Hey you all,
Christmas is almost around the corner and one thing I love to make for Christmas is homemade caramels and other sweet treats, like these sugar-coated almonds you see on the picture below. You can find the recipe →here.
These creamy caramels are so good, I love making caramels the old fashioned way with lots of heavy creams, butter, sugar, and real vanilla, I use one vanilla pod/seeds for this recipe but after all, it´s the holidays so let’s make it a bit more exclusive.
For this recipe, you do need a sugar thermometer, enjoy!
- 2/3 cup + 1 tablespoon (160 gram) unsalted butter
- 1 3/4 cup (400 ml ) heavy cream
- 1 teaspoon sea salt
- Seeds from 1 vanilla bean
- 1 cup ( 340 gram) glucose or light corn syrup or white syrup
- 2 1/4 cups (500 gram ) granulated sugar
- Sea salt to drizzle on top.
- Grease and paper line a baking pan ( 30x 40 cm )and set aside for now.
- In a large saucepan add heavy cream, butter, salt and seeds from one vanilla bean ( Add the split vanilla bean in the saucepan as well)
- Heat over low heat until the butter melts, When the butter is melted keep the heat on low, but keep an eye on it.
- Place the sugar and glucose ( or light corn syrup) in a large saucepan over medium-high heat. ( do not stir but keep an eye on it at all times)
- At first, you will see small bubbles around the edge of the pan, then it will turn into a beautiful caramel color, As soon as you see it turns into a caramel color you can stir at times, just to prevent it from burning!
- It´s best to use a candy thermometer and let the sugar syrup reach 338 F° ( 170 C°) or until you have a beautiful golden caramel color.
- Turn the saucepan with the cream- butter mixture on medium heat, and slowly pour the hot sugar syrup into the warm cream mixture while whisking!

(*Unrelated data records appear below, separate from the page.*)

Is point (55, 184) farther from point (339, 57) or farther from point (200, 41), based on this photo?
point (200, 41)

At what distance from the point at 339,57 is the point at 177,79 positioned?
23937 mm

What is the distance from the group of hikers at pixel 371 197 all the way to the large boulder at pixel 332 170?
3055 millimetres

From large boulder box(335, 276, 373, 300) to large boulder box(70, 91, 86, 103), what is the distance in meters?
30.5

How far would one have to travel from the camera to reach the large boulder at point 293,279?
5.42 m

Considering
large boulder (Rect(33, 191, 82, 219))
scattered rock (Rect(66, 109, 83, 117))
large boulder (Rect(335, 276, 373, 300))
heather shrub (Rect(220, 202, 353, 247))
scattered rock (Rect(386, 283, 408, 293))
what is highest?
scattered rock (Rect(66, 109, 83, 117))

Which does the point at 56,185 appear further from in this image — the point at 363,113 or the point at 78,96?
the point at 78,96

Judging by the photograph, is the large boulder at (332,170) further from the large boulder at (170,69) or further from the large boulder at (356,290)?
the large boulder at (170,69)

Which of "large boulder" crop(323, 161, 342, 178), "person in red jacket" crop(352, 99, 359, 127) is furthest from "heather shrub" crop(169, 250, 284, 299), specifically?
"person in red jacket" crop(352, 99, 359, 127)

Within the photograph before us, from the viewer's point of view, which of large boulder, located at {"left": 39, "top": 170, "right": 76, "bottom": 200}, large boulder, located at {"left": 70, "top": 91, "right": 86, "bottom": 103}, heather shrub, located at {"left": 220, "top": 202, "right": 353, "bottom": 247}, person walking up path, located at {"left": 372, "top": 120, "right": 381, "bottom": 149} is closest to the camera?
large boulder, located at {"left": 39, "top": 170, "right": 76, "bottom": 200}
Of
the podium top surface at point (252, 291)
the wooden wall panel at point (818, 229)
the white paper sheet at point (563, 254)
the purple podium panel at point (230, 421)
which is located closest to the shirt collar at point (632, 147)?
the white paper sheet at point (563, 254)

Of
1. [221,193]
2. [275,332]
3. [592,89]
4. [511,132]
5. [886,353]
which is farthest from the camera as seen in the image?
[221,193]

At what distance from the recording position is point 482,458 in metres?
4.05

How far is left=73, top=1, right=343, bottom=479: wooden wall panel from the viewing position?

- The mixture will bubble up and triple in size, so be careful.
- Continue to stir until the caramel reaches 255 F° ( 124 C°)
- Turn off the heat, remove the vanilla bean pods, and immediately pour the caramel into the prepared pan.
- Cool for 15 minutes, then drizzled the top with some sea salt, and cool the pan completely.
- Refrigerate the caramels 4-5 hours.
- Cut the caramels and wrap in wax or baking paper and twist the ends closed!
- Wrapped caramels will keep at room temperature for about 2 weeks, but I prefer keeping these in the fridge!
- This recipe makes around 50-60 pieces.
Merry Christmas to you all, I hope you all have someone to spend the holiday with.